### PROVIDED PASSAGE:
FACT SHEET: The U.S. Global Anticorruption Agenda

President Obama and the U.S. Government continue to drive a robust agenda to stem corruption around the world and hold to account those who exploit the public’s trust for private gain.  Preventing corruption preserves funds for public revenue and thereby helps drive development and economic growth.  By contrast, pervasive corruption siphons revenue away from the public budget and undermines the rule of law and the confidence of citizens in their governments, facilitates human rights abuses and organized crime, empowers authoritarian rulers, and can threaten the stability of entire regions.  The United States views corruption as a growing threat to the national security of our country and allies around the world.

The United States has been a global leader on anticorruption efforts since enacting the first foreign bribery law, the Foreign Corrupt Practices Act (FCPA), in 1977.  The United States was a leader in developing fundamental international legal frameworks such as the UN Convention against Corruption and the Organization for Economic Cooperation and Development (OECD) Anti-Bribery Convention and the rest of the global architecture for international legal cooperation in areas such as asset recovery and denial of entry.  The United States also has been a leader in providing funding for capacity building to fight corruption and promote good governance.

The United States continues to take action to prevent the U.S. legal and financial systems from being exploited by those who engage in, or launder the proceeds of, corruption.  We will continue to work with key allies and partners, including in the Open Government Partnership, the G-7, the G-20, and the OECD Working Group on Bribery, to improve transparency, integrity, and accountability worldwide.  We will continue our support to promote the important role of civil society in providing accountability, including through non-government organizations, a robust and independent media, and the private sector, and will continue to work with governments to safeguard the independence of judiciaries, prosecutors, and oversight bodies.  We will hold responsible governments that tolerate or commit corrupt practices in contravention of international norms, including by adjusting our bilateral relations and advising our businesses and investors accordingly.

This Administration is undertaking a number of actions to promote transparency and stem corruption worldwide.

  • Pursuing corrupt actors and the proceeds of corruption.  The United States continues to use law enforcement and administrative tools to hold corrupt actors accountable and to retrieve the proceeds of corruption hidden in the U.S. financial system.
    • The United States continues to apply the FCPA to prosecute those who pay bribes to foreign officials to obtain business benefits.  Since 2009, the United States has resolved criminal cases against more than 50 corporations worldwide with penalties of approximately $3 billion, and it has convicted more than 50 individuals, including CEOs, CFOs, and other high-level corporate executives, for FCPA and FCPA-related crimes.

### DATA SHOWN:
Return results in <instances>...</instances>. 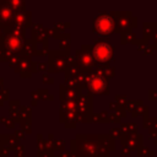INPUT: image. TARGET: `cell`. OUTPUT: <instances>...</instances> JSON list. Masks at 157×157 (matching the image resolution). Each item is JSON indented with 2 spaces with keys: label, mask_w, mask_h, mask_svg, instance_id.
I'll use <instances>...</instances> for the list:
<instances>
[{
  "label": "cell",
  "mask_w": 157,
  "mask_h": 157,
  "mask_svg": "<svg viewBox=\"0 0 157 157\" xmlns=\"http://www.w3.org/2000/svg\"><path fill=\"white\" fill-rule=\"evenodd\" d=\"M97 27L99 28L101 32L107 33V32H109V31L112 29V27H113V21H112V18H110L109 16H102V17L98 20V22H97Z\"/></svg>",
  "instance_id": "1"
},
{
  "label": "cell",
  "mask_w": 157,
  "mask_h": 157,
  "mask_svg": "<svg viewBox=\"0 0 157 157\" xmlns=\"http://www.w3.org/2000/svg\"><path fill=\"white\" fill-rule=\"evenodd\" d=\"M96 58L99 59V60H107L109 58V54H110V49L107 44H99L98 47H96Z\"/></svg>",
  "instance_id": "2"
},
{
  "label": "cell",
  "mask_w": 157,
  "mask_h": 157,
  "mask_svg": "<svg viewBox=\"0 0 157 157\" xmlns=\"http://www.w3.org/2000/svg\"><path fill=\"white\" fill-rule=\"evenodd\" d=\"M91 87L93 88V91H101L104 87V81L102 77H93L91 81Z\"/></svg>",
  "instance_id": "3"
}]
</instances>
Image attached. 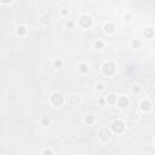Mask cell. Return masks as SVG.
Segmentation results:
<instances>
[{"label": "cell", "mask_w": 155, "mask_h": 155, "mask_svg": "<svg viewBox=\"0 0 155 155\" xmlns=\"http://www.w3.org/2000/svg\"><path fill=\"white\" fill-rule=\"evenodd\" d=\"M96 87H97L98 91H103L104 90V84L103 83H97L96 84Z\"/></svg>", "instance_id": "20"}, {"label": "cell", "mask_w": 155, "mask_h": 155, "mask_svg": "<svg viewBox=\"0 0 155 155\" xmlns=\"http://www.w3.org/2000/svg\"><path fill=\"white\" fill-rule=\"evenodd\" d=\"M102 72L105 76H113L116 73V64L114 62H105L102 67Z\"/></svg>", "instance_id": "1"}, {"label": "cell", "mask_w": 155, "mask_h": 155, "mask_svg": "<svg viewBox=\"0 0 155 155\" xmlns=\"http://www.w3.org/2000/svg\"><path fill=\"white\" fill-rule=\"evenodd\" d=\"M95 121H96V118L92 116V115H87V116H85V119H84V123H85V125H87V126L93 125V124H95Z\"/></svg>", "instance_id": "14"}, {"label": "cell", "mask_w": 155, "mask_h": 155, "mask_svg": "<svg viewBox=\"0 0 155 155\" xmlns=\"http://www.w3.org/2000/svg\"><path fill=\"white\" fill-rule=\"evenodd\" d=\"M132 91H133L134 93H138V92H139V87H138V86H133Z\"/></svg>", "instance_id": "26"}, {"label": "cell", "mask_w": 155, "mask_h": 155, "mask_svg": "<svg viewBox=\"0 0 155 155\" xmlns=\"http://www.w3.org/2000/svg\"><path fill=\"white\" fill-rule=\"evenodd\" d=\"M97 136L102 142H108L112 138V130L107 129V127H102L97 131Z\"/></svg>", "instance_id": "5"}, {"label": "cell", "mask_w": 155, "mask_h": 155, "mask_svg": "<svg viewBox=\"0 0 155 155\" xmlns=\"http://www.w3.org/2000/svg\"><path fill=\"white\" fill-rule=\"evenodd\" d=\"M139 107H141V110H142L143 113H149L152 110V103L147 99H143L142 102L139 103Z\"/></svg>", "instance_id": "7"}, {"label": "cell", "mask_w": 155, "mask_h": 155, "mask_svg": "<svg viewBox=\"0 0 155 155\" xmlns=\"http://www.w3.org/2000/svg\"><path fill=\"white\" fill-rule=\"evenodd\" d=\"M93 45H95V49L101 50V49H103V48H104V45H105V44H104V41H102V40H96Z\"/></svg>", "instance_id": "16"}, {"label": "cell", "mask_w": 155, "mask_h": 155, "mask_svg": "<svg viewBox=\"0 0 155 155\" xmlns=\"http://www.w3.org/2000/svg\"><path fill=\"white\" fill-rule=\"evenodd\" d=\"M68 104H70V105H78V104H80V102H81V99H80V97L79 96H76V95H73V96H70L69 98H68Z\"/></svg>", "instance_id": "8"}, {"label": "cell", "mask_w": 155, "mask_h": 155, "mask_svg": "<svg viewBox=\"0 0 155 155\" xmlns=\"http://www.w3.org/2000/svg\"><path fill=\"white\" fill-rule=\"evenodd\" d=\"M154 144H155V139H154Z\"/></svg>", "instance_id": "29"}, {"label": "cell", "mask_w": 155, "mask_h": 155, "mask_svg": "<svg viewBox=\"0 0 155 155\" xmlns=\"http://www.w3.org/2000/svg\"><path fill=\"white\" fill-rule=\"evenodd\" d=\"M105 102H107V99H104V98H101V99H99V104H101V105H104Z\"/></svg>", "instance_id": "27"}, {"label": "cell", "mask_w": 155, "mask_h": 155, "mask_svg": "<svg viewBox=\"0 0 155 155\" xmlns=\"http://www.w3.org/2000/svg\"><path fill=\"white\" fill-rule=\"evenodd\" d=\"M53 65H55V68H62V67H63V62L61 59H56L55 62H53Z\"/></svg>", "instance_id": "18"}, {"label": "cell", "mask_w": 155, "mask_h": 155, "mask_svg": "<svg viewBox=\"0 0 155 155\" xmlns=\"http://www.w3.org/2000/svg\"><path fill=\"white\" fill-rule=\"evenodd\" d=\"M105 99H107V103L110 104V105L116 104V102H118V97H116V95H114V93H109Z\"/></svg>", "instance_id": "10"}, {"label": "cell", "mask_w": 155, "mask_h": 155, "mask_svg": "<svg viewBox=\"0 0 155 155\" xmlns=\"http://www.w3.org/2000/svg\"><path fill=\"white\" fill-rule=\"evenodd\" d=\"M41 123H43V125H44V126H48V125L50 124V120H49L48 118H44V119H43V121H41Z\"/></svg>", "instance_id": "22"}, {"label": "cell", "mask_w": 155, "mask_h": 155, "mask_svg": "<svg viewBox=\"0 0 155 155\" xmlns=\"http://www.w3.org/2000/svg\"><path fill=\"white\" fill-rule=\"evenodd\" d=\"M116 104H118V107L120 108V109H126V108L130 105V101L126 96H121V97L118 98Z\"/></svg>", "instance_id": "6"}, {"label": "cell", "mask_w": 155, "mask_h": 155, "mask_svg": "<svg viewBox=\"0 0 155 155\" xmlns=\"http://www.w3.org/2000/svg\"><path fill=\"white\" fill-rule=\"evenodd\" d=\"M137 114L136 113H130L129 114V116H127V118H129V119H131V120H134V119H137Z\"/></svg>", "instance_id": "21"}, {"label": "cell", "mask_w": 155, "mask_h": 155, "mask_svg": "<svg viewBox=\"0 0 155 155\" xmlns=\"http://www.w3.org/2000/svg\"><path fill=\"white\" fill-rule=\"evenodd\" d=\"M50 102L53 107H61L64 102V96L61 92H53V93H51Z\"/></svg>", "instance_id": "2"}, {"label": "cell", "mask_w": 155, "mask_h": 155, "mask_svg": "<svg viewBox=\"0 0 155 155\" xmlns=\"http://www.w3.org/2000/svg\"><path fill=\"white\" fill-rule=\"evenodd\" d=\"M154 58H155V56H154Z\"/></svg>", "instance_id": "30"}, {"label": "cell", "mask_w": 155, "mask_h": 155, "mask_svg": "<svg viewBox=\"0 0 155 155\" xmlns=\"http://www.w3.org/2000/svg\"><path fill=\"white\" fill-rule=\"evenodd\" d=\"M92 23H93V21H92V17L90 15H81L80 18H79V25L81 27V28H84V29L91 28Z\"/></svg>", "instance_id": "4"}, {"label": "cell", "mask_w": 155, "mask_h": 155, "mask_svg": "<svg viewBox=\"0 0 155 155\" xmlns=\"http://www.w3.org/2000/svg\"><path fill=\"white\" fill-rule=\"evenodd\" d=\"M131 46H132V49H139L141 46H142V41H141L139 39H132Z\"/></svg>", "instance_id": "15"}, {"label": "cell", "mask_w": 155, "mask_h": 155, "mask_svg": "<svg viewBox=\"0 0 155 155\" xmlns=\"http://www.w3.org/2000/svg\"><path fill=\"white\" fill-rule=\"evenodd\" d=\"M41 22L46 25V24H49V22H50V17L46 15V13H43L41 15Z\"/></svg>", "instance_id": "17"}, {"label": "cell", "mask_w": 155, "mask_h": 155, "mask_svg": "<svg viewBox=\"0 0 155 155\" xmlns=\"http://www.w3.org/2000/svg\"><path fill=\"white\" fill-rule=\"evenodd\" d=\"M89 69H90V67H89V64H87V63H80L78 65V70L81 74H87V73H89Z\"/></svg>", "instance_id": "11"}, {"label": "cell", "mask_w": 155, "mask_h": 155, "mask_svg": "<svg viewBox=\"0 0 155 155\" xmlns=\"http://www.w3.org/2000/svg\"><path fill=\"white\" fill-rule=\"evenodd\" d=\"M130 19H131V16H130V15H126V16H125V21H127V22H129Z\"/></svg>", "instance_id": "28"}, {"label": "cell", "mask_w": 155, "mask_h": 155, "mask_svg": "<svg viewBox=\"0 0 155 155\" xmlns=\"http://www.w3.org/2000/svg\"><path fill=\"white\" fill-rule=\"evenodd\" d=\"M143 35L145 37V39H152L155 35V32L152 28H147V29L143 30Z\"/></svg>", "instance_id": "13"}, {"label": "cell", "mask_w": 155, "mask_h": 155, "mask_svg": "<svg viewBox=\"0 0 155 155\" xmlns=\"http://www.w3.org/2000/svg\"><path fill=\"white\" fill-rule=\"evenodd\" d=\"M27 32H28V30H27V28L24 25H18L16 28V34L19 35V37H24L27 34Z\"/></svg>", "instance_id": "12"}, {"label": "cell", "mask_w": 155, "mask_h": 155, "mask_svg": "<svg viewBox=\"0 0 155 155\" xmlns=\"http://www.w3.org/2000/svg\"><path fill=\"white\" fill-rule=\"evenodd\" d=\"M103 30H104V33H107V34H113L114 30H115V25H114L113 23H105L103 25Z\"/></svg>", "instance_id": "9"}, {"label": "cell", "mask_w": 155, "mask_h": 155, "mask_svg": "<svg viewBox=\"0 0 155 155\" xmlns=\"http://www.w3.org/2000/svg\"><path fill=\"white\" fill-rule=\"evenodd\" d=\"M110 130H112V132L116 133V134L123 133L125 131V123L121 120H114L110 124Z\"/></svg>", "instance_id": "3"}, {"label": "cell", "mask_w": 155, "mask_h": 155, "mask_svg": "<svg viewBox=\"0 0 155 155\" xmlns=\"http://www.w3.org/2000/svg\"><path fill=\"white\" fill-rule=\"evenodd\" d=\"M65 25L68 27V28H73V27H74V22L73 21H68V22L65 23Z\"/></svg>", "instance_id": "23"}, {"label": "cell", "mask_w": 155, "mask_h": 155, "mask_svg": "<svg viewBox=\"0 0 155 155\" xmlns=\"http://www.w3.org/2000/svg\"><path fill=\"white\" fill-rule=\"evenodd\" d=\"M53 154H55V152L52 149H44L41 152V155H53Z\"/></svg>", "instance_id": "19"}, {"label": "cell", "mask_w": 155, "mask_h": 155, "mask_svg": "<svg viewBox=\"0 0 155 155\" xmlns=\"http://www.w3.org/2000/svg\"><path fill=\"white\" fill-rule=\"evenodd\" d=\"M61 15H62V16H67V15H68V10H67V9H63L62 11H61Z\"/></svg>", "instance_id": "24"}, {"label": "cell", "mask_w": 155, "mask_h": 155, "mask_svg": "<svg viewBox=\"0 0 155 155\" xmlns=\"http://www.w3.org/2000/svg\"><path fill=\"white\" fill-rule=\"evenodd\" d=\"M13 0H0V3L1 4H11Z\"/></svg>", "instance_id": "25"}]
</instances>
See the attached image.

### OBJECTIVE A:
Using the anticorruption fact sheet above, explain in one to three sentences why preventing corruption helps drive development and economic growth.
### OBJECTIVE B:
According to the anticorruption fact sheet, in what year did the United States enact the Foreign Corrupt Practices Act?
### OBJECTIVE C:
Resume the anticorruption fact sheet, picking up right after its final sentence.

### TASK RESPONSE A:
Preventing corruption keeps funds in public revenue instead of letting them be siphoned away from the public budget. That preserved revenue is what helps drive development and economic growth.

### TASK RESPONSE B:
1977.

### TASK RESPONSE C:
    • The United States continues to work with partner governments to pursue recovery of the proceeds of corruption, for the benefit of the citizens of the affected nations, including by establishing the recent Ukraine Forum on Asset Recovery and the Arab Forum on Asset Recovery which will hold its third session in November 2014.  The United States has established anti-kleptocracy units of investigators and prosecutors dedicated to cooperate with other countries on asset recovery.
    • The United States will continue to use visa authorities to deter the corrupt, their beneficiaries, and their enablers from engaging in corruption and using the United States as a safe haven.
    • The Administration will advocate for legislation to close gaps in our money laundering laws regarding the proceeds of certain crimes committed abroad.
  • Working with U.S. businesses.  The U.S. Government works closely with U.S. businesses to ensure that private actors maintain their international brand as transparent and accountable partners.  The United States will develop a National Action Plan to promote and incentivize responsible business conduct, including with respect to transparency and anticorruption, consistent with the UN Guiding Principles on Business and Human Rights and the OECD Guidelines on Multinational Enterprises.
  • Preventing the abuse of anonymous shell companies.  The United States is taking several actions to prevent corrupt actors from using anonymous shell companies to engage in or launder the proceeds of corruption.
    • In his Fiscal Year 2015 budget request, the President proposed legislation to give law enforcement access to the identity of the natural persons exercising control over legal entities organized in the United States in order to facilitate law enforcement investigations and enhance transparency.
    • In August 2014, the Department of the Treasury published in the Federal Register a notice of proposed rulemaking to clarify and strengthen customer due diligence obligations for U.S. financial institutions, including a requirement to identify beneficial owners of certain customers that are legal entities.
  • Improving transparency in the extractives industry.  The extractives industry is especially susceptible to corruption, and the United States is taking several actions to ensure that extractives companies and governments remain accountable.
    • The United States will conduct a review of how the U.S. government integrates international best practices for transparency in the extractive industries in its foreign policy engagements.
    • The United States is working with G-7 and other partners to improve assistance to governments for negotiating complex contracts with the private sector to promote the adoption of more sustainable agreements, including supporting the launch of www.negotiationsupport.org to provide requesting governments a complete picture of the negotiation process and to connect them with further assistance.
  • Working with other countries to promote anticorruption, transparency and open government.  The United States, through numerous assistance programs, works closely with countries around the world to build transparent and accountable financial and legal systems. The Departments of State and U.S. Agency for International Development devote approximately $1 billion per year to anticorruption and related good governance programs.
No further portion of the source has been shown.